Pertanyaan Materi:
A: Perbarui bagian kutipan teks tentang analisis hasil tes Biologi mulai dari "1.      Mengenal langkah-langkah-langkah" sampai dengan "tabel hasil percobaan.", termasuk keduanya, dengan mengganti "percobaan" menjadi "uji coba".
B: Menurut kutipan teks tentang analisis hasil tes Biologi, berapa batas penguasaan yang menjadi standar keberhasilan?

Kutipan Teks:

============================================================

Contoh tabel spesifikasi hasil analisis hasil tes untuk mata pelajaran Biologi
Nama Siswa : Dika                                   Kelas :1 IA
Kompetensi Dasar
jumlah Butir
Jumlah yang betul
Persen pencapaian
Penguasaan
Keterangan
1.      Mendeskripsikan keterampilan dasar dan keterampilan sains
20
15
75
V
Menguasai seluruh keterampilan dasar IPA, dan menguasai keterampilan proses IPA berupa mentabulasi data, membuat grafik, tetapi belum menguasai proses IPA dalam hal melakukan inferensi, prediksi, dan menentukan variabel bebas dan variabel

1.      Mengenal langkah-langkah-langkah pemecahan masalah melalui metode eksperimen (percobaan)
30
15
50
15
Hanya menguasai kemampuan merumuskan tujuan dan manfaat percobaan, menentukan treament, dan menentukan kelompok kontrol. Belum menguasai kemampuan merumuskan persoalan, memilih hal-hal yang harus dimuat dalam tinjauan pustaka, merumuskan hipotesis, dan menyiapkan tabel hasil percobaan.


























Standar Keberhasilan : batas penguasaan 75  Sumber : Mardapi (2004)
Berdasarkan tabel, dampaknya Diana masih terbatas menguasai kemampuan mendeskripsikan keterampilan dasar dan keterampilan sains dan gagal menguasai eksperimen (percobaan). Dengan demikian, guru harus mengetahui persis dalam hal ini Diana perlu mendapat bimbingan melalui program perbaikan atau remidi.

============================================================

[Entri data tersimpan]
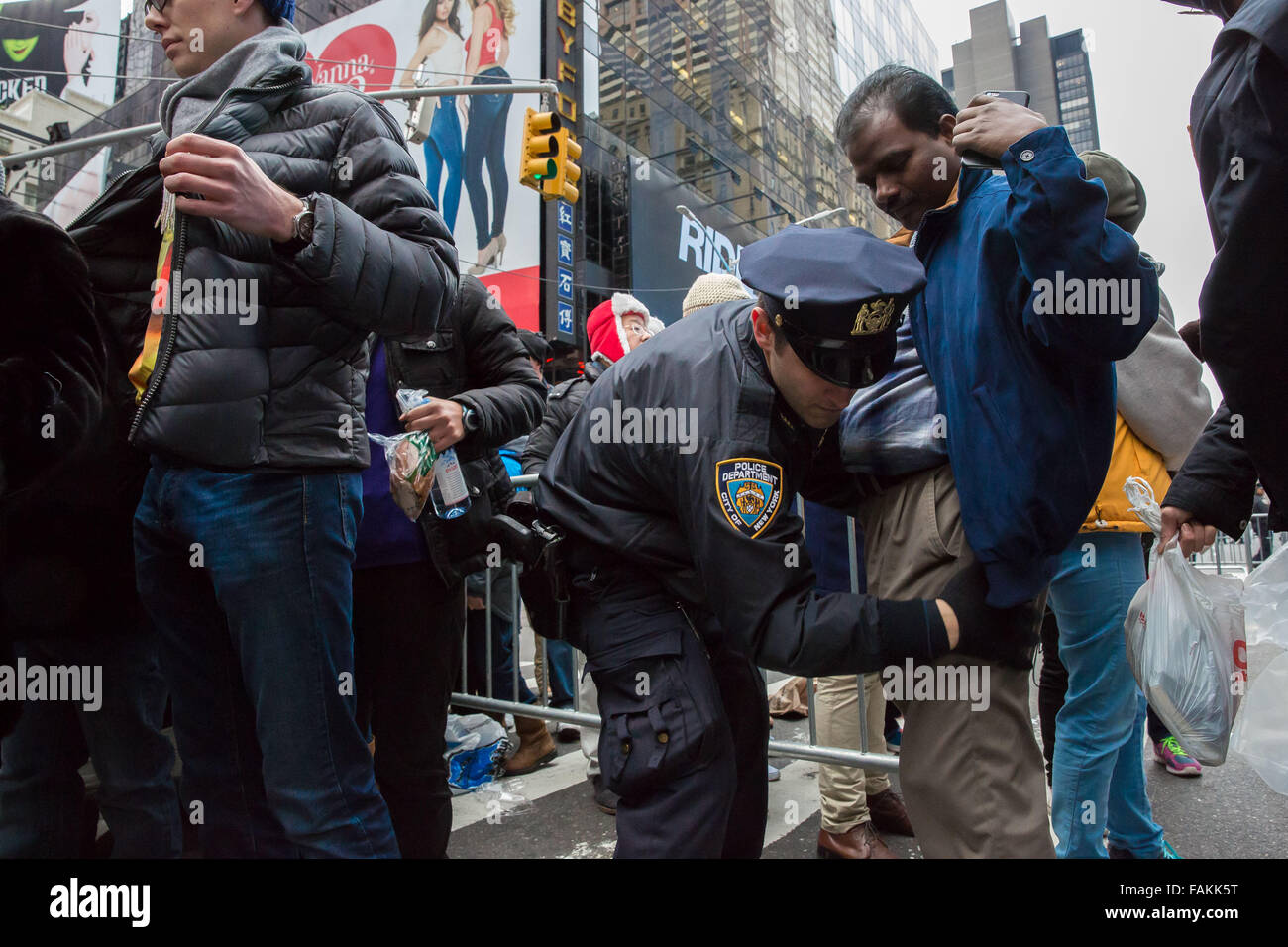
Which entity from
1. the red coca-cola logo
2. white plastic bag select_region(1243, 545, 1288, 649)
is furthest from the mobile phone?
the red coca-cola logo

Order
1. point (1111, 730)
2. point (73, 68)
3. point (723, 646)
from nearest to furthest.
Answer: point (723, 646) < point (1111, 730) < point (73, 68)

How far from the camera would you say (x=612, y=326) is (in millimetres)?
4574

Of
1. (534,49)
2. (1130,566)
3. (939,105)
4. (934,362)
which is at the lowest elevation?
(1130,566)

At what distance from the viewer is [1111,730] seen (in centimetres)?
234

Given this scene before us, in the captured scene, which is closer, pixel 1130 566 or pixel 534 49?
pixel 1130 566

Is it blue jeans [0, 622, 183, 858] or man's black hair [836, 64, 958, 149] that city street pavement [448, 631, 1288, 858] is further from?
man's black hair [836, 64, 958, 149]

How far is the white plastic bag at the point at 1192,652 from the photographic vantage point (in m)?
1.84

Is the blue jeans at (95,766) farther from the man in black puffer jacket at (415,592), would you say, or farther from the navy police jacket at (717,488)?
the navy police jacket at (717,488)

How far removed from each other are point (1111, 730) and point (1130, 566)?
498 mm

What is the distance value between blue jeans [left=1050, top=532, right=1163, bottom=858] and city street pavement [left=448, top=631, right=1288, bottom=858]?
55 cm

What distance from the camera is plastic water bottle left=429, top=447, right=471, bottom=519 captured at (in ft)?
7.64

============================================================

Hasil Latihan:
A:
1.      Mengenal langkah-langkah-langkah pemecahan masalah melalui metode eksperimen (uji coba)
30
15
50
15
Hanya menguasai kemampuan merumuskan tujuan dan manfaat uji coba, menentukan treament, dan menentukan kelompok kontrol. Belum menguasai kemampuan merumuskan persoalan, memilih hal-hal yang harus dimuat dalam tinjauan pustaka, merumuskan hipotesis, dan menyiapkan tabel hasil uji coba.

B: 75